One note for DC that’s only a modest complaint: Grid’s dialogue boxes need to be reformatted. They’re small and text blends too much into the background coloring, making it difficult to read.

Hobby Hole score: 8.5/Great
Previous issue’s score: 8.1/Great


Satellite Sam no. 4 by Matt Fraction and Howard Chaykin | Image | $3.50

Given the pedigree behind it, particularly Fraction, whose material I've enjoyed for some time now, I so want to like this series. Really. It's got tons and tons of promise in its premise and its, at times, rather wonderful characterization.

But, Satellite Sam just really misses the mark.

Like a few of the other books I've dropped recently, Satellite Sam has some obvious strengths and some clear weaknesses. Plot-wise, there's simply too many beats, with most losing a sense of clarity amidst the chaos. The strongest seem to churn in place, and are hardly touched issue to issue. On the art side, close-ups look grand and are overflowing in detail, but medium and long shots deteriorate quickly (What was up with the old lady's hands on the third page?) and it remains difficult at times to discern which characters are which in group settings.

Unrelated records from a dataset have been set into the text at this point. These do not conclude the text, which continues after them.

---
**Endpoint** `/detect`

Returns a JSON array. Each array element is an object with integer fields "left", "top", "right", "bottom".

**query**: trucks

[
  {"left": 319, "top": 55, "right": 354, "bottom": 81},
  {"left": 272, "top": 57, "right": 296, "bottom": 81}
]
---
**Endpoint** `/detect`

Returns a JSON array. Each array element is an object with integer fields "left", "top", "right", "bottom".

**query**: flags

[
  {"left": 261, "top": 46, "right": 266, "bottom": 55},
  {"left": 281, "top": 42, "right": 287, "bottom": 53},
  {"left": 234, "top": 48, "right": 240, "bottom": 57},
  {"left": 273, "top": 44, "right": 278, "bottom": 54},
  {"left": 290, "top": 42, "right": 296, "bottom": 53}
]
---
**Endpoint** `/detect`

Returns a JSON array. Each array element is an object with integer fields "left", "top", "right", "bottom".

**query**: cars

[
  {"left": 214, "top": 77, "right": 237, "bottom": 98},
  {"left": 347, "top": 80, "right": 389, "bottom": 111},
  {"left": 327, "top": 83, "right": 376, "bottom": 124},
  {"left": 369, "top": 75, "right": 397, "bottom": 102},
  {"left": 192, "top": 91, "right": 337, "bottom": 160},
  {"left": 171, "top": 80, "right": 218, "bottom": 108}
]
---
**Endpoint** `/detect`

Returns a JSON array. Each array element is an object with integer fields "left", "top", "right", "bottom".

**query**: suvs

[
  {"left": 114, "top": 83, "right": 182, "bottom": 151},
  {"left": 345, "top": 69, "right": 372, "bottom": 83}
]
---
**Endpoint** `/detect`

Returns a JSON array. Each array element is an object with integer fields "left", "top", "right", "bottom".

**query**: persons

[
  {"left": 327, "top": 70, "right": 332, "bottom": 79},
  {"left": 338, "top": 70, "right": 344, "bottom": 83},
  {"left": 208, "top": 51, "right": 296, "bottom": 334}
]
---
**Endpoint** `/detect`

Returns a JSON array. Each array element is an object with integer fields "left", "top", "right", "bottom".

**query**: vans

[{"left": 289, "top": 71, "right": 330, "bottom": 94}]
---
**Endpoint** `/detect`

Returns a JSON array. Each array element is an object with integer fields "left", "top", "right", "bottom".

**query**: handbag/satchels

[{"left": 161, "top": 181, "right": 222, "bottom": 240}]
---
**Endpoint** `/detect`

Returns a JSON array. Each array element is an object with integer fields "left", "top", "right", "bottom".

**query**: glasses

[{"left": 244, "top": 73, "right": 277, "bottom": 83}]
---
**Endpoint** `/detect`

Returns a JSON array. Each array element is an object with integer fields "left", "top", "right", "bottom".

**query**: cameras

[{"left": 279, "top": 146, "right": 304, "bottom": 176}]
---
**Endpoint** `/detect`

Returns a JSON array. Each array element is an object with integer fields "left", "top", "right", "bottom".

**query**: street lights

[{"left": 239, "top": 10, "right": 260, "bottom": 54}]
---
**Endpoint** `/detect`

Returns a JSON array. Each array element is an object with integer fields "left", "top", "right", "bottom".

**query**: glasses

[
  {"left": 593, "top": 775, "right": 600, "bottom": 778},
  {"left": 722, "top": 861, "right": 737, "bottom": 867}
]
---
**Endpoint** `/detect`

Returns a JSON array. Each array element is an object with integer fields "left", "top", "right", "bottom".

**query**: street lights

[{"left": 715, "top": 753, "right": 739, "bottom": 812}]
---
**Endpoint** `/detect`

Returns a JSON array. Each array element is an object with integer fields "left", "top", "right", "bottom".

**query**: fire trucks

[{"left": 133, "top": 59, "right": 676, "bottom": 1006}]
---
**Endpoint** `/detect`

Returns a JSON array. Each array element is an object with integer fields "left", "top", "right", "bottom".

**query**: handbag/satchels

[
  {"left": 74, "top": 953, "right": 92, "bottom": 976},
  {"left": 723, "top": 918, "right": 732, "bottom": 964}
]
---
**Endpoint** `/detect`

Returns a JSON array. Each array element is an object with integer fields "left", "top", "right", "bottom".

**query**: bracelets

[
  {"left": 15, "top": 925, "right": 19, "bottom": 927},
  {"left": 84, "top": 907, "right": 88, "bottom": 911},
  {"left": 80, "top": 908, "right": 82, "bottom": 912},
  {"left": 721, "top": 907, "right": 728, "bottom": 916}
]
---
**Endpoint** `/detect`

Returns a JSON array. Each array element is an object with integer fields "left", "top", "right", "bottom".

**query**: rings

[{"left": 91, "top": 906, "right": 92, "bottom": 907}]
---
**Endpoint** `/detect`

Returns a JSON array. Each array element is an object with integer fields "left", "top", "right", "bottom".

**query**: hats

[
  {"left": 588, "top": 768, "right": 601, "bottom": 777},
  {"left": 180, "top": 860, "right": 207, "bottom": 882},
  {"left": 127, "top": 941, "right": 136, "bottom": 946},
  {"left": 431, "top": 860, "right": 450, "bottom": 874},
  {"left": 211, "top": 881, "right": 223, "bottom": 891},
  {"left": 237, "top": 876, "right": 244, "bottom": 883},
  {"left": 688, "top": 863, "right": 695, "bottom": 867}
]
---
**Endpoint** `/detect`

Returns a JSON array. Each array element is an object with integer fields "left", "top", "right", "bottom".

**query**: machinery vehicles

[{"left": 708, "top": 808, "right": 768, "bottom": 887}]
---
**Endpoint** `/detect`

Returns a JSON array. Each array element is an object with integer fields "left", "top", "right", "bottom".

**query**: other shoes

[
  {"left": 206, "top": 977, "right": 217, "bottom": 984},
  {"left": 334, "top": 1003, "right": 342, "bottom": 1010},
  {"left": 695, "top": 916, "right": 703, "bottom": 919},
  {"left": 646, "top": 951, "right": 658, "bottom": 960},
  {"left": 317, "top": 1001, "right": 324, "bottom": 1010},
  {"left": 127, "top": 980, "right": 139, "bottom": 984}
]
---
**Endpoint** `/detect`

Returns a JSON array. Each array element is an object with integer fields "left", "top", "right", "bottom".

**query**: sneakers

I don't know. This book has been on the cusp of being dropped since the very first issue, but there's something about it I enjoy that I can't really describe. Perhaps it's the book's simple uniqueness? Again, I'm just now sure. Maybe I should just cut my losses.

Maybe just one more.


Hobby Hole score: 6.9/Meh
Previous issue’s score: 6.5/Meh


Young Avengers no. 11 by Kieron Gillen and Jamie Mckelvie | Marvel | $2.99

What a twist. 

Okay, so, if you've been paying attention to any of the news lately, that wasn't a twist at all. But interesting nonetheless, eh? Amazingly, he looks like a young Tom Hiddleston. What a coincidence!

I already miss Kid Loki, though arguably the boy we came to know and love died in the final issue of Journey into Mystery (they really need to release an Omnibus collection of that run). The new teen version seems to hold promise, however, coming as something between the classic and child Loki. Plus black fingernails. While this development was crucial for the book (and, of course, the Marvel Universe) going forward, the rest of the comic did little to move the plot forward and, when considered in comparison to the whole series, seemed to only gently nudge the characters from point A to B.

The panels continue to lack background throughout almost their entirety. Now that I've noticed that, it's become something of an annoyance, as the character models are incredibly defined and dynamic. Mckelvie even surpasses previous efforts with his work on Teddy this issue, particularly in the final scene. Second best throne behind the Iron Throne?